General information
- Location: Unstone, District of North East Derbyshire England
- Platforms: 2

Other information
- Status: Disused

History
- Original company: Midland Railway
- Post-grouping: London, Midland and Scottish Railway

Key dates
- 1 February 1870: Station opens as Unston
- 1 July 1908: renamed Unstone
- 29 October 1951: Station closed for passengers
- 1961: closed for goods

Location

= Unstone railway station =

Former railway station in Derbyshire, England

Unstone railway station was a station in Derbyshire, England.

It was built by the Midland Railway in 1870 and was designed by the company architect John Holloway Sanders.

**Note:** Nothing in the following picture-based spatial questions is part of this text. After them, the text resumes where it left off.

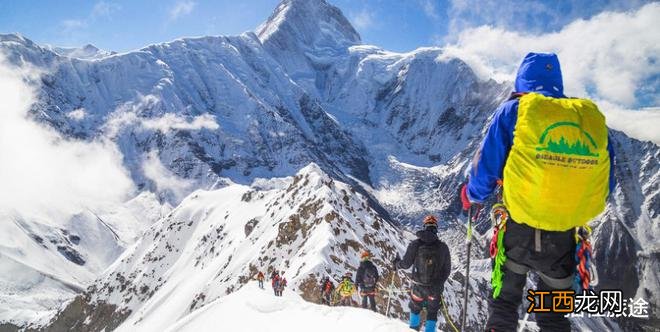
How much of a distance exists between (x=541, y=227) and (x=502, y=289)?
90cm

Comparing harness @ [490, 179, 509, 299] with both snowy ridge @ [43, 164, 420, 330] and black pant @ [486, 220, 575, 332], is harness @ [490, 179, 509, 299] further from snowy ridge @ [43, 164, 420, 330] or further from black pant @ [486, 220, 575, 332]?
snowy ridge @ [43, 164, 420, 330]

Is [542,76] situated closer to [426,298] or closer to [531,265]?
[531,265]

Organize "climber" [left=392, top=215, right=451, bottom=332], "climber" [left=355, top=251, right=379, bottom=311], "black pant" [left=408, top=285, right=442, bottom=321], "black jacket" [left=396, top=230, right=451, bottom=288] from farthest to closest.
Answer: "climber" [left=355, top=251, right=379, bottom=311] < "black jacket" [left=396, top=230, right=451, bottom=288] < "climber" [left=392, top=215, right=451, bottom=332] < "black pant" [left=408, top=285, right=442, bottom=321]

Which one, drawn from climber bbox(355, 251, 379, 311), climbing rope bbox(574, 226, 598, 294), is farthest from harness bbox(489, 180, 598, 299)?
climber bbox(355, 251, 379, 311)

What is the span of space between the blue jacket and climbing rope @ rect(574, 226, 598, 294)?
2.14 ft

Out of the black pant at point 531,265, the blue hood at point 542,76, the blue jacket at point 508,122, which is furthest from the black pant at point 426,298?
the blue hood at point 542,76

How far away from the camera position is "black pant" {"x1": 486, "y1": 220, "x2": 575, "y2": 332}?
548 cm

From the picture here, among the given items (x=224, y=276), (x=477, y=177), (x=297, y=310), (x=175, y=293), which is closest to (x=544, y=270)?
(x=477, y=177)

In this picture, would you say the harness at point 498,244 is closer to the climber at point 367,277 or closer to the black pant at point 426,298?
the black pant at point 426,298

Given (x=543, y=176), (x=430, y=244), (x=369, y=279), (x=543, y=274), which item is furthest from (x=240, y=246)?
(x=543, y=176)

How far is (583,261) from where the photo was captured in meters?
5.55

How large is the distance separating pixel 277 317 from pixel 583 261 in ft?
28.6

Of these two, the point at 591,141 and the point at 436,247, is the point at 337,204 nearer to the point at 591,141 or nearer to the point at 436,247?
the point at 436,247

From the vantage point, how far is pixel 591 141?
17.5ft
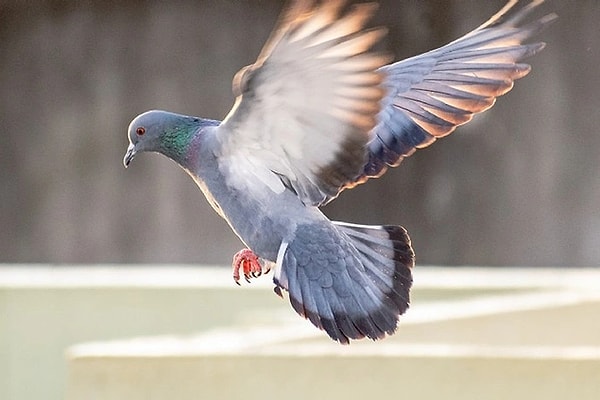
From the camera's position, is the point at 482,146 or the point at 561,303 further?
the point at 482,146

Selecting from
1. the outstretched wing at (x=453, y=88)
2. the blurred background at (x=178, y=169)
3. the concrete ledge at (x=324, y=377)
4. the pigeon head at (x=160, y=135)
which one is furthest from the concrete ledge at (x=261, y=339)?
the pigeon head at (x=160, y=135)

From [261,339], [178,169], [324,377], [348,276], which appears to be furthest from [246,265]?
[178,169]

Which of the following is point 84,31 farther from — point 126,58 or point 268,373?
point 268,373

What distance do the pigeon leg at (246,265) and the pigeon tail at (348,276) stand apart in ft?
0.21

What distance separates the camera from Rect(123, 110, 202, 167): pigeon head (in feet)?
2.47

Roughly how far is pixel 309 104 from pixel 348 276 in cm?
11

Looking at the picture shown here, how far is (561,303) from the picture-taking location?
234 cm

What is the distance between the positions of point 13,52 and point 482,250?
113 cm

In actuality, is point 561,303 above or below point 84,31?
below

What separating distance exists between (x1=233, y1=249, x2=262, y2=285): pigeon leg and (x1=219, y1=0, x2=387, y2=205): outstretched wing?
0.31ft

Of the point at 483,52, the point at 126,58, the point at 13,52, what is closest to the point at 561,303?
the point at 126,58

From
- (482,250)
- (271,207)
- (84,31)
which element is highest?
(271,207)

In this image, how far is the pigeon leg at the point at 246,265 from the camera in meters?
0.82

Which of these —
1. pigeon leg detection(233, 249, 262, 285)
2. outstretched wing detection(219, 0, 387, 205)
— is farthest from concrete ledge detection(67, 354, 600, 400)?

It was on what is known to railwaymen as the "New Road" to Sheffield. This bypassed the North Midland Railway's original line, which had avoided Sheffield due to the gradients involved, and came to be known as the "Old Road".

Originally called Unston, until 1908 when the "e" was added. It had timber buildings without canopies. It closed to passengers in 1951 and for goods services in 1961.

From Unstone, the line continued the long 1 in 100 climb to Dronfield.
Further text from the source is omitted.